The main themes in the film with Frances is identity and purpose ( the defining pinnacle of our 20s). With heavy themes to explore, the film is an equal mix of simplicity and complexity. The cinematography is “simple” as the entire film is in black and white which creates a timeless experience with the film to complement France’s journey. The film is also simple in its scenes following Frances’s life. For her its work, home, friends, one trip with her family, and constantly moving around which is a relatable lifestyle for the audience. There is nothing dramatic or large that happens to amp up the viewing experience.

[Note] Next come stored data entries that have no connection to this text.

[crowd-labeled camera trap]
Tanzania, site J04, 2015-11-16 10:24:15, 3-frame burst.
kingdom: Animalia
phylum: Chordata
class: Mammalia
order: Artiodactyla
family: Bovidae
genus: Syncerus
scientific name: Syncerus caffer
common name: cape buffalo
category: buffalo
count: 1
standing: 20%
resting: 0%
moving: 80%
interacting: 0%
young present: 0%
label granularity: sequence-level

It quiet literally feels like an extended vlog of Frances’s life as she’s just living. These choices to have a simple help craft an immersive and personal experience for the audience.
The complexity and power in this film is in the script. It is full of life while trying to define what is life. It has a naturalistic dialogue that is phrased smartly where there are many powerful lines that are impactful. The screenplay never feels corny or overindulgent but has its little quirks with each character’s unique personalities . The script makes sure to portray each character uniquely with their lines giving them depth and authenticity. This film is not here to make a point but rather to capture the raw human experience and the choice to make it as simple as it can be makes the film masterful. The film also has a playful soundtrack, loose costume design, and a smooth transition between the scenes . It feels like a video camera reel our parents make of us when we are kids. Greta is the perfect actress to play Frances with her awkward expressive emotions and carries herself too strongly. Noah Baumbach’s direction is strong and straightforward which fits the film to convey the story. Noah does not try to do anything inventive which further contributes to the film’s genuineness.
In conclusion, I highly recommend everyone to check out Frances Ha because the film reminds us it is okay to be lost in life and everything will slowly work out all in 90 minutes.